Clearly hip to this approach and its natural compatibility within the classical format, Questlove and Fischer used more obscure selections as gentle segues in and out of anticipated classics, creating progressive epics that called to mind the finer moments of the Mahavishnu Orchestra. A big band swing take on “Controversy” drifted into a playful rendition of “Computer Blue” by way of “Something in the Water,” culminating in a scorching guitar solo on “Automatic.” By the end of the first sequence, it was clear that this was no mere symphonic jukebox but rather a deeply soulful conceptual realization of the larger potential in Prince’s music. 

One pleasant surprise was Questlove’s willingness to lean heavily on material from Parade, the soundtrack album to Prince’s poorly received film Under the Cherry Moon. Sure, the album was a hit, but the movie is widely regarded as a giant misstep, and drenching the video screens with its visuals was a bold move indeed. Here, however, it worked: the film was a love letter to the golden age of black and white Hollywood, and as such, the soundtrack offers a bevy of lush orchestral seduction that, as always, pays tribute as much to Prince’s influences as to the man himself. In that way, 4U serves a higher purpose in helping to cement and celebrate Prince’s place in the ongoing tapestry, the weaving of which was begun by the masters that preceded him.

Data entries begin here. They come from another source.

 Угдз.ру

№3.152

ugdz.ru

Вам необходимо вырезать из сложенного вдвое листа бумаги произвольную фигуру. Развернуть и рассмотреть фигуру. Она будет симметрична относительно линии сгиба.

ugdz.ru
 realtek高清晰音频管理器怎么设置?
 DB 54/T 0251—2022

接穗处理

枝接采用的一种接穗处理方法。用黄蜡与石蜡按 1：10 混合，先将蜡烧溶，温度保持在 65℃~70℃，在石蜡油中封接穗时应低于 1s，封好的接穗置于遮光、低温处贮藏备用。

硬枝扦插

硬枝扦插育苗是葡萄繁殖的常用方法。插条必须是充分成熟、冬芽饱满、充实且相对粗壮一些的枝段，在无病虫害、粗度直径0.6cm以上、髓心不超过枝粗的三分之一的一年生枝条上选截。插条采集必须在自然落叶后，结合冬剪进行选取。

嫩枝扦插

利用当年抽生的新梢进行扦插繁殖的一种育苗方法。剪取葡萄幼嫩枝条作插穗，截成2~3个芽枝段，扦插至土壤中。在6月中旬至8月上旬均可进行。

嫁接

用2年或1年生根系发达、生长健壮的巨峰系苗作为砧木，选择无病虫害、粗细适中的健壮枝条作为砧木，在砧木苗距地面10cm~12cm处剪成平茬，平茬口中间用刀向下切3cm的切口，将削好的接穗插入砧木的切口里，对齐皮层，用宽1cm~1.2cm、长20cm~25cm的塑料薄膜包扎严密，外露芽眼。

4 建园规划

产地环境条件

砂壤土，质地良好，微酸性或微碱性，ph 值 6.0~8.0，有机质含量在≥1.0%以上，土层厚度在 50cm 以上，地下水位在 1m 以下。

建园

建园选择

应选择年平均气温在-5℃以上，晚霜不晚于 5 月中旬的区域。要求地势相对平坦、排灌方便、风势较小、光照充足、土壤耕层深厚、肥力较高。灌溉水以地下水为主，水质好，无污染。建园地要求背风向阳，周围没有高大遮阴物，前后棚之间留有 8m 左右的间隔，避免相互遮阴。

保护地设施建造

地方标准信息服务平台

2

Despite the epic song structuring, there were, of course, moments when the glory of an impending piece mandated a solemn pause. Such was certainly the case with the first half’s showstopper, “Nothing Compares 2U,” wherein warm waves of tenor sax hovered bittersweet among an accompanying harmonic palette far more colorful than Sinéad O’Connor’s minimalist original.

The first half closer, “1999,” left the audience enthused and ready for a more top-40-oriented second half that featured tracks from Prince’s magnum opus Purple Rain along with shoo-in classics like “Raspberry Beret” and “Little Red Corvette.” The more straight-ahead approach of the second half afforded more moments for audience participation and featured solo moments for the electric players, but the arrangements remained creative throughout. A particularly satisfying moment came when the whole orchestra tackled the iconic guitar solo at the beginning of “When Doves Cry.”

Despite high marks throughout the night, it was the show’s closer, the borderline religious experience title track from Purple Rain, that was unfortunately lukewarm. Relying on an overdubbed Prince vocal track, what should have been a teary-eyed salute to a modern master felt oddly subdued with conservative arrangements that, while appropriately hard-hitting at all the right moments, felt stilted and mechanical as they bent the live and organic into sync with the fixed and prerecorded. 

Such a shortfall, though unfortunate on its own, certainly did not diminish the overall artistic accomplishment on full display throughout the rest of the night. The audience was enthusiastic throughout, seeming upbeat and satisfied as they departed.

As the modern age wears on, it is inevitable that our pop stars will cross that Graffiti Bridge into the next life, leaving behind a body of work to be celebrated by the classical conservatories much as they now honor Mozart, Brahms and Beethoven. 4U: A Symphonic Celebration of Prince was a bold, bright and above all respectful step in that direction.